While I expect that Council's choice of well-respected architect Bill Adams was a good one, just because an ARB member is an architect does not mean that he or she will do a good job. A few years ago, I attended, as Planning Commission liaison to the ARB, a lot of ARB meetings, and the absolute worst member of the board was an architect named Janet Spinks.

My favorite Janet Spinks story involves, coincidentally, developer Howard Jacobs. It was Jacobs' Main Street apartments, which received their final approvals last week after years of development, environmental and design review, that got me writing these columns about design review in the first place.

Four or five years ago, when Jacobs was planning to renovate the apartment building across from Casa del Mar and turn it into the Citrus Suites, he took a trip to Italy. According to testimony he later gave the ARB, he was impressed by the painted wooden shutters with open slats that Italians use to keep heat out and breezes flowing. These shutters not only look great, but they help keep Italian buildings cool without air conditioning.

Inspired by bella Italia, Jacobs had his architect specify operable shutters in his design for Citrus Suites. But at the ARB, these real shutters created a crisis for then board member Spinks. She said that if the shutters could open and close, then sometimes some would be open while others would be closed -- and wouldn't that be terrible!

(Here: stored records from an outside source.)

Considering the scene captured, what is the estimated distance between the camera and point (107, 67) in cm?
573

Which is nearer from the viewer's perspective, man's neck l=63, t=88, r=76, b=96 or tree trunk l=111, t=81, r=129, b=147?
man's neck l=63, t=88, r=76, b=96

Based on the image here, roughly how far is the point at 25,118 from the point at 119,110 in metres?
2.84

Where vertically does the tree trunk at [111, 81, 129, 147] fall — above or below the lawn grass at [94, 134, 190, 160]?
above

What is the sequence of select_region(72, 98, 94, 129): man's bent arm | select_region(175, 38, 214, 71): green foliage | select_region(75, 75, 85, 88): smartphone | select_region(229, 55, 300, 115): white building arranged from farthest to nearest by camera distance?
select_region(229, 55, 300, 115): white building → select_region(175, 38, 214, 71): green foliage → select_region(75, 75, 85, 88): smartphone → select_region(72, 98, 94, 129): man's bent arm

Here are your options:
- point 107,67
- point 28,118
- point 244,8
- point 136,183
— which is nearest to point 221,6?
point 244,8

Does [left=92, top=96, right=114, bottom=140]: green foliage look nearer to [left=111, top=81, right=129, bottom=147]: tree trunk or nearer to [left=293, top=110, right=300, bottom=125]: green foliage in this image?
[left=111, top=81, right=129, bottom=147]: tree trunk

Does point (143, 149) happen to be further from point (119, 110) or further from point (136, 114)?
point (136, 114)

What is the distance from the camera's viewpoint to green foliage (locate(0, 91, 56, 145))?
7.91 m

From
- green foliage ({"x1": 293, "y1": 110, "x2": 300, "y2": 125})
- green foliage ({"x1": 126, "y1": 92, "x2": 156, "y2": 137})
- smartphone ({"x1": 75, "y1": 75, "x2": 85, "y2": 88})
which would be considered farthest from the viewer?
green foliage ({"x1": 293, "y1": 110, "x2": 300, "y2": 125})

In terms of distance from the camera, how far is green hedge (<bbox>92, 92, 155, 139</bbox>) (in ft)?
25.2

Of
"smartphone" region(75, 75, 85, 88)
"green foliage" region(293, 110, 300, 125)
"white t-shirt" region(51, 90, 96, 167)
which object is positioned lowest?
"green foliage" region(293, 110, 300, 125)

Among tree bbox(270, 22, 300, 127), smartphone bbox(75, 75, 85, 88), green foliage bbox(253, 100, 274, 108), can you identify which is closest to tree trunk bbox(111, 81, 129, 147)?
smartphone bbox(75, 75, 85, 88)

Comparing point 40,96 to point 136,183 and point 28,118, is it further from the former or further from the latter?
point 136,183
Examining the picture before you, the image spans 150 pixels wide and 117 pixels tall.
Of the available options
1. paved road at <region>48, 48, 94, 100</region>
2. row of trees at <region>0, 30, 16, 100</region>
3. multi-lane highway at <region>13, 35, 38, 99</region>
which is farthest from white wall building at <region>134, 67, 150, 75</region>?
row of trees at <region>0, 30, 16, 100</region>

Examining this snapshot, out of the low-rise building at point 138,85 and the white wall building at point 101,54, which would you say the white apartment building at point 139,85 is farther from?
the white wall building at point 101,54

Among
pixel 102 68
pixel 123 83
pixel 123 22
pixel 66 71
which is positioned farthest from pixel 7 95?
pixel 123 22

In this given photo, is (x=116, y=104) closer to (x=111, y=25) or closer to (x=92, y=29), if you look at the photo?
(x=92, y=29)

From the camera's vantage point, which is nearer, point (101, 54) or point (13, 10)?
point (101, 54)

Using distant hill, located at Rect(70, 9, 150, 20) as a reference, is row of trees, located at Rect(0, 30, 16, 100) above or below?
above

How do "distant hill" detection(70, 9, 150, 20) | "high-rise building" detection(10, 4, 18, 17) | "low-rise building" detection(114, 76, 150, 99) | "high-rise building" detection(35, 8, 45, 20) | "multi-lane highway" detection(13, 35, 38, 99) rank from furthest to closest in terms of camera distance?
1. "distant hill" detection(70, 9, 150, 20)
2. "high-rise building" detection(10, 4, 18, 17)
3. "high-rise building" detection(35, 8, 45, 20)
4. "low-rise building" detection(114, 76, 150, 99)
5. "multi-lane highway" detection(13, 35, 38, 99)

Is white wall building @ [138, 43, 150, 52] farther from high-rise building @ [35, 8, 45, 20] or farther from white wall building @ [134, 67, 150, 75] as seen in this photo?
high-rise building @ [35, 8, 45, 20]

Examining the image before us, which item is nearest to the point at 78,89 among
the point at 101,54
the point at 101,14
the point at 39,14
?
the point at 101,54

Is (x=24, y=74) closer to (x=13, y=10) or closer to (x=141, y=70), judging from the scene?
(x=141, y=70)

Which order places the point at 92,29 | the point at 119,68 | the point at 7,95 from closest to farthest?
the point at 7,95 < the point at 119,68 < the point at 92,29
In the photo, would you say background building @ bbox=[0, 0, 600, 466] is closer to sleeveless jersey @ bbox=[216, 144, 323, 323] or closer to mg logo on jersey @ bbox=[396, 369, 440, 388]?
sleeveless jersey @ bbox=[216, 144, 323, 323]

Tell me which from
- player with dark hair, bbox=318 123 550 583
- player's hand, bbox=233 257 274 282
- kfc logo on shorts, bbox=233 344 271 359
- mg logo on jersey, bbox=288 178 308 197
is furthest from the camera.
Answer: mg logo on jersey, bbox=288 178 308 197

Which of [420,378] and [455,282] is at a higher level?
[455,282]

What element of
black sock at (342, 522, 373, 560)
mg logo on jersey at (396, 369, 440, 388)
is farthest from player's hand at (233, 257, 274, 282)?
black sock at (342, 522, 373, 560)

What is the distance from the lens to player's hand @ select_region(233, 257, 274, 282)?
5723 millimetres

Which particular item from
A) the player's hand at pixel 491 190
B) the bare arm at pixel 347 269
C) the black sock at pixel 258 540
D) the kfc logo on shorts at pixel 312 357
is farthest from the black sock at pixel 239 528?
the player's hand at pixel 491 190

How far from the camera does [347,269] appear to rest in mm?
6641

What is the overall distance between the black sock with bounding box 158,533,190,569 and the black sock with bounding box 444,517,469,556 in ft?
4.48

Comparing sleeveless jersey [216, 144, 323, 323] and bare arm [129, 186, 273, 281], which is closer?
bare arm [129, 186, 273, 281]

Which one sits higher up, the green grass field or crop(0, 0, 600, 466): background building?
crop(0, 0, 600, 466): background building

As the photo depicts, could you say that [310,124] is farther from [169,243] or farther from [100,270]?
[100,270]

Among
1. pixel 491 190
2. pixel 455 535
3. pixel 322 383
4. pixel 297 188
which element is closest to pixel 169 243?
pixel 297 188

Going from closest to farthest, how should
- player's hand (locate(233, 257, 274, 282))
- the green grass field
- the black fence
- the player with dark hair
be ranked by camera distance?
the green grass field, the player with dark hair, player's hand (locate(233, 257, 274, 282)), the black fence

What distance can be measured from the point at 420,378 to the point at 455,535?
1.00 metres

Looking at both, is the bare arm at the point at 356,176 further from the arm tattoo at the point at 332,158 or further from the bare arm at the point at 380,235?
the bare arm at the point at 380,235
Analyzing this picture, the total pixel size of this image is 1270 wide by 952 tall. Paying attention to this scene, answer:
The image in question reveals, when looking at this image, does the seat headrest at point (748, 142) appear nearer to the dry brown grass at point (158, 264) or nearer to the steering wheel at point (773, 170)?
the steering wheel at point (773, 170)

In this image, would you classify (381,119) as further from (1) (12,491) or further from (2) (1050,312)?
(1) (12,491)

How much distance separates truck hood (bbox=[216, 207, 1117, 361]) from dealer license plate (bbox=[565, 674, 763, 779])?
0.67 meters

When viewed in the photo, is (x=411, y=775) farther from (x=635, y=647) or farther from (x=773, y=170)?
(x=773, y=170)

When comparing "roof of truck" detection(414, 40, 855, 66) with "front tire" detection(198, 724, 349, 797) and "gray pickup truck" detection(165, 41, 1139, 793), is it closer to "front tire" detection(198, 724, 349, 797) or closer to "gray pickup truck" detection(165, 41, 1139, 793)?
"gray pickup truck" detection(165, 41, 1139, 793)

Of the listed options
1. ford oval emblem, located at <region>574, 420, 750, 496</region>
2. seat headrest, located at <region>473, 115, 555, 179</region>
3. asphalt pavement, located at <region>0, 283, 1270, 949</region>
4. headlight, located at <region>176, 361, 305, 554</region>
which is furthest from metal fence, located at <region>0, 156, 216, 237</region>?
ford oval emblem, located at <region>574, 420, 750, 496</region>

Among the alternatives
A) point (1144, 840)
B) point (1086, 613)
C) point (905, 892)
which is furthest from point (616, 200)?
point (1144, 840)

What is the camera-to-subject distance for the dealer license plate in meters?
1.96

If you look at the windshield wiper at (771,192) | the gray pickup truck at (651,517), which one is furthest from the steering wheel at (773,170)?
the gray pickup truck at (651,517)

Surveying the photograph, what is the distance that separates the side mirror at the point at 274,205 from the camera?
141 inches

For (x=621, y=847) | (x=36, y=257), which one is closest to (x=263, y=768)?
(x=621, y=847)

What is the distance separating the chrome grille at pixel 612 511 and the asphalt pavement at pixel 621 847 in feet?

One of the worst things about design review is that it usually operates by consensus. No one wants to disagree with anyone else and all criticisms are considered equally valid, no matter how ignorant. Even though some other ARB members could see the inherent beauty of shutters that opened and closed and fulfilled the purpose shutters have existed for since the beginning of shutters, no one would stand up to Spinks and her remarkable fear of the irregularity of authenticity.

To gain the consensus he needed for approval, Jacobs agreed to make the shutters inoperable -- to make them fake, and on your next trip to the beach, you can swing by Citrus Suites and see the fake shutters stuck on the walls. Not only are they fake, but the widths of the fake shutters don't match the widths of the windows they are theoretically protecting from the elements. The effect is ridiculous.

But perhaps Spinks, even with her technical training, truly understood "the feeling of the soul, the gestalt ... of what Santa Monica should be," to quote Genser further, because let's face it, Santa Monica loves fake. Or "faux" as they call it in polite company.

Judging from what gets built around town, the easiest way to get a building through the ARB or the Planning Commission is make it either faux Pasadena bungalow or faux Paris bordello.

Fee fi faux fum. The new fire house on Hollister has fake brick siding. Imagine that -- a red brick fire house made of fake bricks.

We don't just have faux. We have world class faux.

The views expressed in this column are those of Frank Gruber
and do not necessarily reflect the opinions of The Lookout.